I am old enough to remember that life lived in a suburban community in Australia after the second world war took good behaviour as the norm, bad behaviour as reprehensible and confined as much as possible to privacy, done in secret.
The neighbourhood consisted of almost everybody being a baptised Christian or Anglican or some other sort of Protestant.
There were churches all over the place and they all had church bells which rang every Sunday.
That suburb now consists of neo-pagans, zealous atheists and materialists. Few are married, most are single parents with undisciplined kids or same-sex couples or DINKs or yuppies.
Many of the churches are gone, those still standing forbidden to ring their bells and often vandalised.

The thing that changed was infant baptism, and that changed because the baby-boomers chose the New Age rather than the Faith of Our Fathers.

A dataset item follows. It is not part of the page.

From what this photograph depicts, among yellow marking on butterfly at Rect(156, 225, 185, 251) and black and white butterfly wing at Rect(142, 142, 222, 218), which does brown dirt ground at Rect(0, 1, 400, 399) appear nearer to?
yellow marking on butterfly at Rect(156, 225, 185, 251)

Just as Benedict was saying.

Clayton E
4 years 7 months ago

The Second Vatican Council articulated it well:

The truth is that only in the mystery of the incarnate Word does the mystery of man take on light. For Adam, the first man, was a figure of Him Who was to come, namely Christ the Lord. Christ, the final Adam, by the revelation of the mystery of the Father and His love, fully reveals man to man himself and makes his supreme calling clear. It is not surprising, then, that in Him all the aforementioned truths find their root and attain their crown.

Gaudium et Spes, 22

http://www.vatican.va/archive/hist_councils/ii_vatican_council/documents/vat-ii_cons_19651207_gaudium-et-spes_en.html

John Chuchman
4 years 7 months ago

A Ratzinger Cop-out

Nora Bolcon
4 years 7 months ago

Yes - Exactly - Scary how many people on this thread would just let it all happen again.

Clayton E
4 years 7 months ago

St Augustine said “Love God and do what you will.” I think the Love God part is essential.

THOMAS E BRANDLIN, MNA
4 years 7 months ago

Right-on-Point, Your Holiness! A life without God is pointless and doomed to destruction. It seems to me His Holiness' point is the same basis for Humanae Vitae and all of the encyclicals of St. John Paul II and Benedict XVI. Leave God out and chaos, etc. follows.

Vincent Gaglione
4 years 7 months ago

I find it hard to believe that the excesses of behaviors described recently against Catholic clergy, originally thought to be just a USA problem and eventually proved to be worldwide, did not exist equally as prevalently in previous decades and centuries and millennia. As for why they happened, perhaps Benedict is correct, perhaps off the mark. The sad part is the efforts to diminish or hide what happened. How do we explain that rationally, at least in the Catholic Church which holds us all to a higher standard?

L Hoover
4 years 7 months ago

Having high standards is laudatory. Setting forth unattainable standards undermines many worthy causes, such as the pursuit of holiness.